Step 7. Verify the pattern in binary. (The third subnet in binary is used here.)
0010HHHH | Third subnet |
00100000 = 32 | Subnetwork number |
00100001 = 33 | First valid host number |
00100010 = 34 | Second valid host number |
… | |
00101110 = 46 | Last valid host number |
00101111 = 47 | Broadcast number |
Step 8. Finish the IP plan table.
Subnet | Network Address (0000) | Range of Valid Hosts (0001–1110) | Broadcast Address (1111) |
1 (0000) | 192.168.100.0 | 192.168.100.1–192.168.100.14 | 192.168.100.15 |
2 (0001) | 192.168.100.16 | 192.168.100.17–192.168.100.30 | 192.168.100.31 |
3 (0010) | 192.168.100.32 | 192.168.100.33–192.168.100.46 | 192.168.100.47 |
4 (0011) | 192.168.100.48 | 192.168.100.49–192.168.100.62 | 192.168.100.63 |
5 (0100) | 192.168.100.64 | 192.168.100.65–192.168.100.78 | 192.168.100.79 |
6 (0101) | 192.168.100.80 | 192.168.100.81–192.168.100.94 | 192.168.100.95 |
7 (0110) | 192.168.100.96 | 192.168.100.97–192.168.100.110 | 192.168.100.111 |
8 (0111) | 192.168.100.112 | 192.168.100.113–192.168.100.126 | 192.168.100.127 |
9 (1000) | 192.168.100.128 | 192.168.100.129–192.168.100.142 | 192.168.100.143 |
10 (1001) | 192.168.100.144 | 192.168.100.145–192.168.100.158 | 192.168.100.159 |
11 (1010) | 192.168.100.160 | 192.168.100.161–192.168.100.174 | 192.168.100.175 |
12 (1011) | 192.168.100.176 | 192.168.100.177–192.168.100.190 | 192.168.100.191 |
13 (1100) | 192.168.100.192 | 192.168.100.193–192.168.100.206 | 192.168.100.207 |
14 (1101) | 192.168.100.208 | 192.168.100.209–192.168.100.222 | 192.168.100.223 |
15 (1110) | 192.168.100.224 | 192.168.100.225–192.168.100.238 | 192.168.100.239 |
16 (1111) | 192.168.100.240 | 192.168.100.241–192.168.100.254 | 192.168.100.255 |
Quick Check | Always an even number | First valid host is always an odd # Last valid host is always an even # | Always an odd number |
Use any nine subnets—the rest are for future growth.

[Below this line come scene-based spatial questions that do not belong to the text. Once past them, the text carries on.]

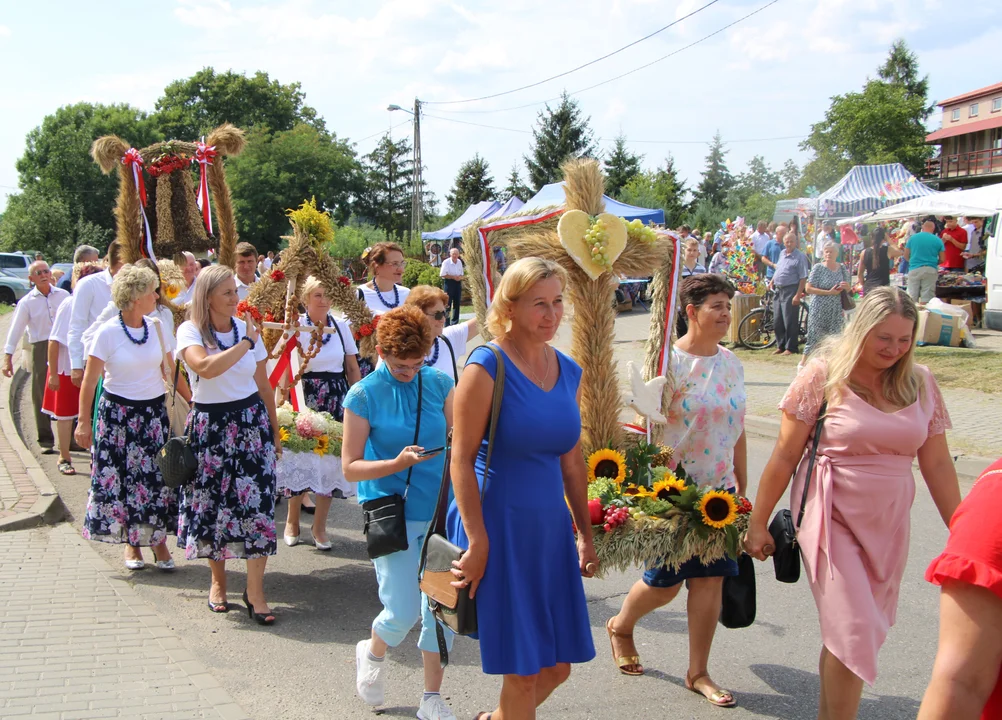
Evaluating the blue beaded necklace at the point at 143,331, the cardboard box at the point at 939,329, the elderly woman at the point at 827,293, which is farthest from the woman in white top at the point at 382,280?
the cardboard box at the point at 939,329

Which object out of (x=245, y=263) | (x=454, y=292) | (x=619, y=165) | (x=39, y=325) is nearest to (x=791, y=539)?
(x=245, y=263)

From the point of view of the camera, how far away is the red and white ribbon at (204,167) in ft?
29.7

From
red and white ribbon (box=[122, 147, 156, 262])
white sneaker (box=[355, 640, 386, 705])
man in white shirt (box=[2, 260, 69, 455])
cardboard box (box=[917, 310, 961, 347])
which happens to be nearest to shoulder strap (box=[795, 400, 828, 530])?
white sneaker (box=[355, 640, 386, 705])

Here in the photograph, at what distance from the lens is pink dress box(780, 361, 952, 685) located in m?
3.22

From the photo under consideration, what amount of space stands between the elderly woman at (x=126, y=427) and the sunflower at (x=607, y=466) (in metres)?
3.30

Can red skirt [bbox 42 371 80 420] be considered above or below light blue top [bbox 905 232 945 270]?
below

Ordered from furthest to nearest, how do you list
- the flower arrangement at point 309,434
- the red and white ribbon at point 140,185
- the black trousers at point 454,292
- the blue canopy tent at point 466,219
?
the blue canopy tent at point 466,219 → the black trousers at point 454,292 → the red and white ribbon at point 140,185 → the flower arrangement at point 309,434

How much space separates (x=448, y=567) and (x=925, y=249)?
581 inches

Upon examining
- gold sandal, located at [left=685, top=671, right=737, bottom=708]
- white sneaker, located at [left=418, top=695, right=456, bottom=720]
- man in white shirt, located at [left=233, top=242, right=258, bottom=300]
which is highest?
man in white shirt, located at [left=233, top=242, right=258, bottom=300]

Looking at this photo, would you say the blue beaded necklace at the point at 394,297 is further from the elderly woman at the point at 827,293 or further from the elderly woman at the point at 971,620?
the elderly woman at the point at 827,293

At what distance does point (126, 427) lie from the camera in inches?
233

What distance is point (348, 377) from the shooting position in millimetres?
6777

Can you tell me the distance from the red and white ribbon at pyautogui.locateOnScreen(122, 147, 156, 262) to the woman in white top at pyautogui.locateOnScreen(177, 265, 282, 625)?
4327 millimetres

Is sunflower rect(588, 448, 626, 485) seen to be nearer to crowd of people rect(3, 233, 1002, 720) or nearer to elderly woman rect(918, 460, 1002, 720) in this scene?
crowd of people rect(3, 233, 1002, 720)
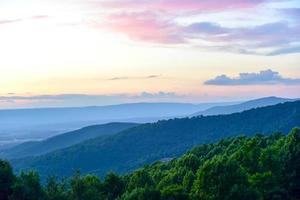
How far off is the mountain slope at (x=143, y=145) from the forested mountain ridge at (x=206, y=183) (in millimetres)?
109690

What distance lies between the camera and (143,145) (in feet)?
618

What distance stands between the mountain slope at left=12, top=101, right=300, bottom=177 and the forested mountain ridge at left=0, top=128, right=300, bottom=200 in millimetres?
109690

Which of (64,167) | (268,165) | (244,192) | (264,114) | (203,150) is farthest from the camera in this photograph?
(264,114)

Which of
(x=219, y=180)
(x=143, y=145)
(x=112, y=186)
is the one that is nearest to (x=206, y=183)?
(x=219, y=180)

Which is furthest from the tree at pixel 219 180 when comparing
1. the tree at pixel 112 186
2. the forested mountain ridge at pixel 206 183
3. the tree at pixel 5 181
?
the tree at pixel 5 181

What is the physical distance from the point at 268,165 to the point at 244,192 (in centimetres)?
817

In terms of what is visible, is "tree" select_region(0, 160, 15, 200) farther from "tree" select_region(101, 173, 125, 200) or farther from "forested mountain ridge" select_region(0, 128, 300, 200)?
"tree" select_region(101, 173, 125, 200)

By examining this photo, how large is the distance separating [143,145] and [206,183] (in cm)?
15081

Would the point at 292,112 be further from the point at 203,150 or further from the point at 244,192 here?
the point at 244,192

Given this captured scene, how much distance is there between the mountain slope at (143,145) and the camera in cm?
16700

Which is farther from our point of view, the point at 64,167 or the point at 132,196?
the point at 64,167

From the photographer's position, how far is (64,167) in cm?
16600

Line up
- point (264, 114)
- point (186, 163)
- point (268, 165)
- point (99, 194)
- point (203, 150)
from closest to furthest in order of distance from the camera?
point (99, 194) → point (268, 165) → point (186, 163) → point (203, 150) → point (264, 114)

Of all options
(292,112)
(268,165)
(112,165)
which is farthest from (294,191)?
(292,112)
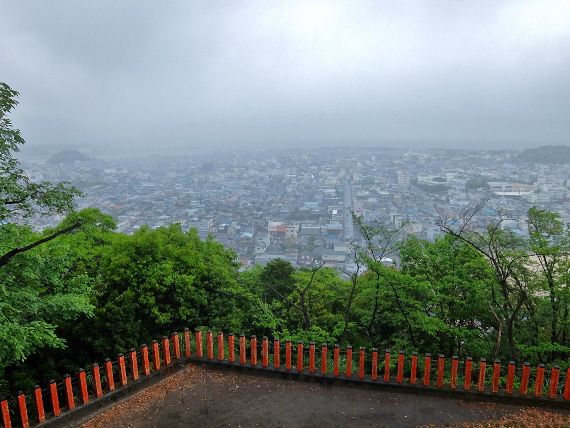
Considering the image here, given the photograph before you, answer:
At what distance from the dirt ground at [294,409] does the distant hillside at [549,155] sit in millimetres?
49952

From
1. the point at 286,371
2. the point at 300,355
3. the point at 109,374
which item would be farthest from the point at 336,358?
the point at 109,374

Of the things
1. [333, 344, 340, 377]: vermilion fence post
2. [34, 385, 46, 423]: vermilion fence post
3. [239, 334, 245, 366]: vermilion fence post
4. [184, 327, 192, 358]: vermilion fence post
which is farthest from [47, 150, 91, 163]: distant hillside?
[333, 344, 340, 377]: vermilion fence post

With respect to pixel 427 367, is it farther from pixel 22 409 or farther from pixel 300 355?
pixel 22 409

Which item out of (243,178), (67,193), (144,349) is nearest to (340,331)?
(144,349)

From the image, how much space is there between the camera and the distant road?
30.8m

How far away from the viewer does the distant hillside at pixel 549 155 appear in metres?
49.3

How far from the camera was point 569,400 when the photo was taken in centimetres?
736

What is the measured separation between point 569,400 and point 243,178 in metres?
59.8

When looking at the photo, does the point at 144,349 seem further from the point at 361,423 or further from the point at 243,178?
the point at 243,178

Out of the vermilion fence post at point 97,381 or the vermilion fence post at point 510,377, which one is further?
the vermilion fence post at point 97,381

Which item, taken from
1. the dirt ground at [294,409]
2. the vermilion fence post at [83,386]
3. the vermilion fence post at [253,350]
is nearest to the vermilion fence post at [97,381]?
the vermilion fence post at [83,386]

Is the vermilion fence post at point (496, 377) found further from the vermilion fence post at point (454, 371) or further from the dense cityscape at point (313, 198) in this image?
the dense cityscape at point (313, 198)

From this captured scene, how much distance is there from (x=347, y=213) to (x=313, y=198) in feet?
36.5

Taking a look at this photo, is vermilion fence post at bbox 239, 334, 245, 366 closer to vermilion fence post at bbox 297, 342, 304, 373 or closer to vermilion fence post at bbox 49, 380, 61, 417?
vermilion fence post at bbox 297, 342, 304, 373
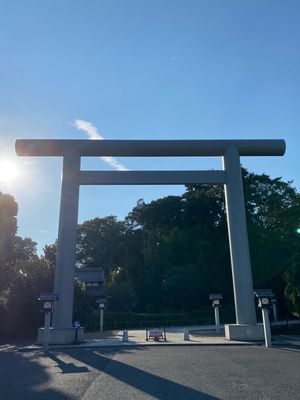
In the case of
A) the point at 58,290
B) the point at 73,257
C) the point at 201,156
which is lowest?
the point at 58,290

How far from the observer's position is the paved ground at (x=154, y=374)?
6402 millimetres

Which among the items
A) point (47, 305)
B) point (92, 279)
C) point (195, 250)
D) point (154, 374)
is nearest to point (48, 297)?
point (47, 305)

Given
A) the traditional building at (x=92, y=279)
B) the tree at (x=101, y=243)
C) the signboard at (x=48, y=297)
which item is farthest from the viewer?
the tree at (x=101, y=243)

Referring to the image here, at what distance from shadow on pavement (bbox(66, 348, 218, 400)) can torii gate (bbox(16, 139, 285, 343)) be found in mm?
6316

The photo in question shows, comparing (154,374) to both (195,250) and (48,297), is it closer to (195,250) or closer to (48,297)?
(48,297)

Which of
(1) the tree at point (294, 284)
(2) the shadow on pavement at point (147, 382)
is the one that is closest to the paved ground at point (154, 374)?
(2) the shadow on pavement at point (147, 382)

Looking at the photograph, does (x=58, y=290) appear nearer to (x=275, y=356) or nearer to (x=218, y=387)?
(x=275, y=356)

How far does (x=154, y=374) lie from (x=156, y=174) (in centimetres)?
991

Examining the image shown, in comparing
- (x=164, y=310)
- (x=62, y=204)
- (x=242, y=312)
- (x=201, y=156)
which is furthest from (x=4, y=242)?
(x=164, y=310)

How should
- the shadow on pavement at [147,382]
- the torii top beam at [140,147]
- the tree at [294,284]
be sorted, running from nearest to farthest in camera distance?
the shadow on pavement at [147,382]
the torii top beam at [140,147]
the tree at [294,284]

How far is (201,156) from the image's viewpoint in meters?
17.4

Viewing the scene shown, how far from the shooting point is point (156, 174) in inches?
659

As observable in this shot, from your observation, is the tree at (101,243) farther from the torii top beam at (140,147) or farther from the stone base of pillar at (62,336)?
the stone base of pillar at (62,336)

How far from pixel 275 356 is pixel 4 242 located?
612 inches
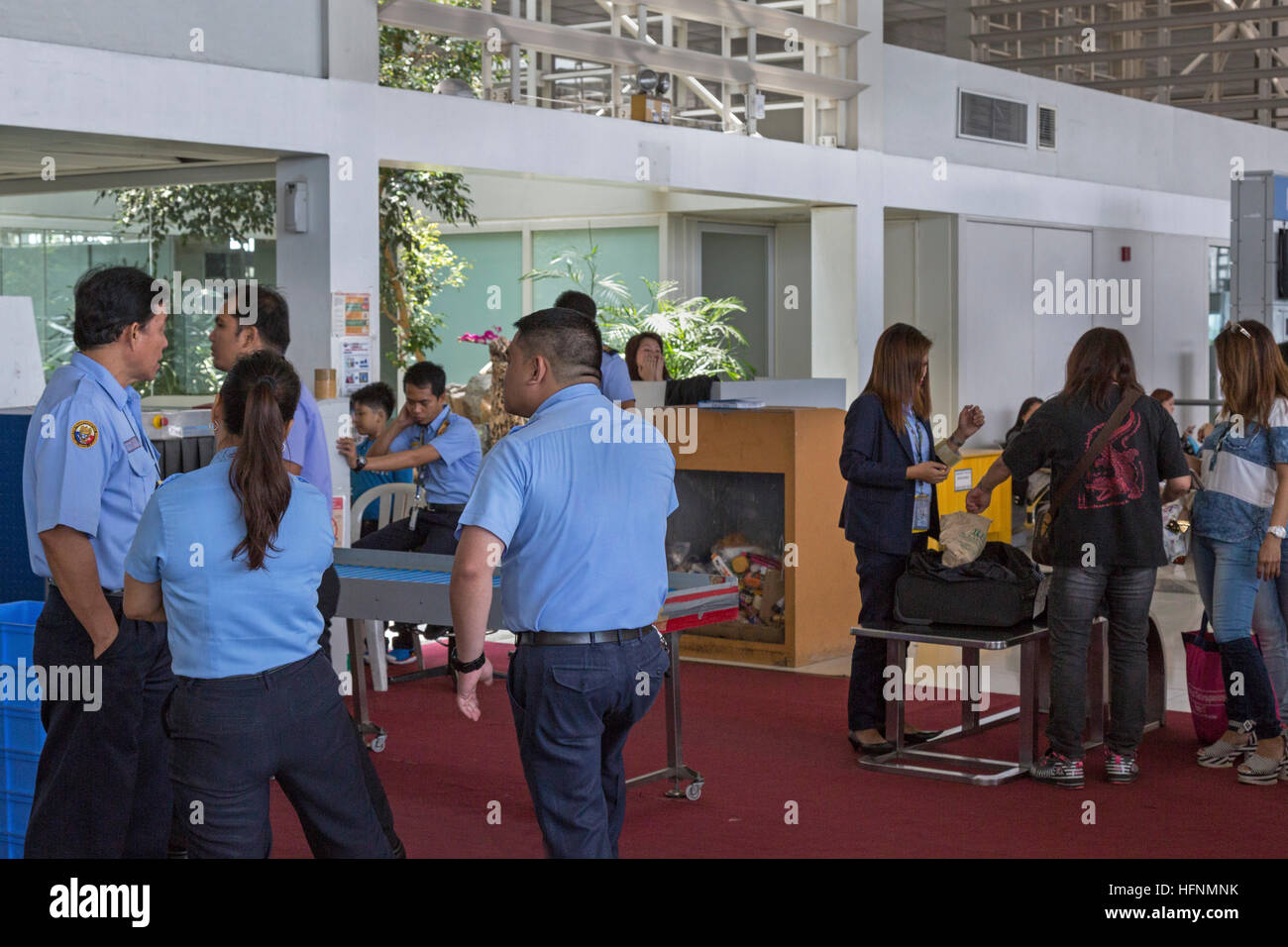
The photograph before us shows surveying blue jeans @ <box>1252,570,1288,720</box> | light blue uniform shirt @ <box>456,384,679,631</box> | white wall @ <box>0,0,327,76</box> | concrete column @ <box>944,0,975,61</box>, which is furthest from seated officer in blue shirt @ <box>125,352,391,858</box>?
concrete column @ <box>944,0,975,61</box>

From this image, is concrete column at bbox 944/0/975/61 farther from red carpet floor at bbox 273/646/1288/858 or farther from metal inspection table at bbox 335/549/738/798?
metal inspection table at bbox 335/549/738/798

Step 9. Calculate the subnet mask. The default subnet mask for a Class C network is as follows:
Decimal | Binary |
255.255.255.0 | 11111111.11111111.11111111.00000000 |
1 = Network or subnetwork bit
0 = Host bit
You borrowed 4 bits; therefore, the new subnet mask is the following:
11111111.11111111.11111111.11110000 | 255.255.255.240 |
Note
You subnet a Class B network or a Class A network using exactly the same steps as for a Class C network; the only difference is that you start with more H bits.